Nowhere is this more blatant than in Ukraine, the top recipient of USAID media funding. Almost 90% of Ukrainian media relies on this funding, according to Oksana Romanyuk of the Institute for Mass Information. Outlets like The Kyiv Independent and Hromadske are scrambling to stay afloat. The Kyiv Independent claimed the freeze was a bigger threat to journalism than Covid-19 or even the Russian invasion. They have since launched crowdfunding campaigns to stay afloat, asking readers to keep essentially pro-US media alive. According to an ‘Eastern European media professional’ quoted in Euractiv: ‘Much of the work of these media directly benefited US national security.’ In other words, ‘independent media’ funded by USAID works at the behest of Washington.

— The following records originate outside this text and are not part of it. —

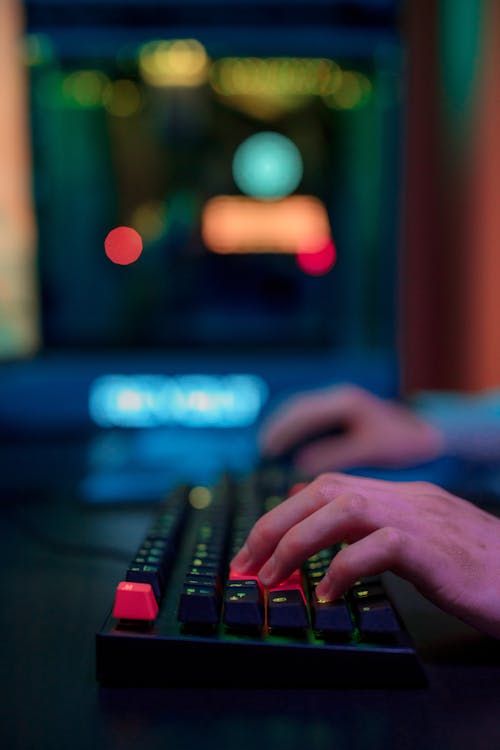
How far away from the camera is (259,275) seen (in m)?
1.42

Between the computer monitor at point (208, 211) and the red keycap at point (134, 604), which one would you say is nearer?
the red keycap at point (134, 604)

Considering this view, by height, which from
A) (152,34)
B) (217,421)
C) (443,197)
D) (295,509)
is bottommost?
A: (217,421)

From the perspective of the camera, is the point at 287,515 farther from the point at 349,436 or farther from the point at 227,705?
the point at 349,436

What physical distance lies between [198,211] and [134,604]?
1.05m

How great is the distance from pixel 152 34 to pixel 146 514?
859mm

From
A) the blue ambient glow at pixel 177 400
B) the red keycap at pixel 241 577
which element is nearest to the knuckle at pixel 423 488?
the red keycap at pixel 241 577

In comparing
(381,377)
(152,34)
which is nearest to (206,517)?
(381,377)

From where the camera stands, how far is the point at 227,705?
43 centimetres

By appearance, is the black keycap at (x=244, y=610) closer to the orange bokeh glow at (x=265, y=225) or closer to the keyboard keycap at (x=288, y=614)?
the keyboard keycap at (x=288, y=614)

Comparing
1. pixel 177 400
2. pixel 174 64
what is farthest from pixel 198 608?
pixel 174 64

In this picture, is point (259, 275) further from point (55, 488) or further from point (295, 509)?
point (295, 509)

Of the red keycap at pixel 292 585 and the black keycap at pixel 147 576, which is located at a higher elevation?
the black keycap at pixel 147 576

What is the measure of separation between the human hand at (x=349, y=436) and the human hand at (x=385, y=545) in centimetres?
46

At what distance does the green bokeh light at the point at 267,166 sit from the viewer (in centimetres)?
141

Relics of Cold War propaganda like Radio Free Europe/Radio Liberty (RFE/RL) and Voice of America (VOA) have also been affected by the cuts, as well as Alhurra, the US sponsored Arabic language network, whose head, Jeffrey Gedmin, has said that the decision would ‘silence America’s voice in the Middle East’.
Latin America, which the US ruling class regards as its ‘backyard’, has long been a target and recipient of USAID. Between 1946 and 2002, the US poured $104bn into the region. The Biden administration continued these efforts, requesting $2bn on aid expenditure for Latin America in 2025. Since the 1990s, USAID has spearheaded interventions, a reality acknowledged by leaders like Colombian President Gustavo Petro, who stated in response to the USAID freeze that US funding is ‘poison’. In Venezuela, after the failed 2002 coup against Hugo Chávez, USAID ramped up operations. By 2007, it was funding over 360 anti-Chavista groups. The freeze of USAID has also uncovered that vast numbers of journalists and media organisations linked to coup leader Juan Guaidó, had received funding of over $700m in order to destabilise the government of Venezuelan President Nicolas Maduro.
According to Tracey Eaton, founder of the Cuba Money Project, USAID has spent over $300m since 1990, to undermine the Cuban revolution. It funded dissident bloggers, covert journalism projects, and even created ‘ZunZuneo’ – a fake social media network designed to spread counter-revolutionary propaganda while collecting user data. That project fell apart when funding dried up, but other outlets like Miami-based CubaNet and Spain’s Diario de Cuba continued receiving USAID money until recently. In 2024 alone, USAID spent $2.3m on reporting on Cuba. As Alain Rafael Dueñas Estévez, a photographer from Cuba working in Argentina, explained to The Guardian, ‘Many working in Cuban independent media rely on scholarships and financing, and they have lost their jobs overnight.’ Cuban Vice Minister Carlos Fernández de Cossío underscored the point, stating that these so-called ‘independent journalists’ are ‘dependent on their master.’ While the freeze briefly disrupted operations, Washington has already begun restoring funds to key counter-revolutionary outlets like CubaNet, ensuring the propaganda machine continues to churn.
Bourgeois media outlets like The Guardian and Euractiv have condemned Trump’s move as a catastrophic threat to democracy. Both of these outlets warn that countries like China and Russia may see this as an opportunity to step in and fill the gaps, spreading their own state propaganda. In their view, only US-funded media is credible and legitimate.
Bourgeois journalism postures as objective, neutral, and apolitical but all media exists within a class context. In every class society, the dominant ideas are the ideas of the ruling class. When the US funds journalism abroad, it is exporting its imperialist interests disguised as truth. The only genuinely independent journalism is that which rejects imperialist funding and aligns itself with the struggles of the working class and oppressed peoples.
We must fight for a press that serves the people, not imperialism!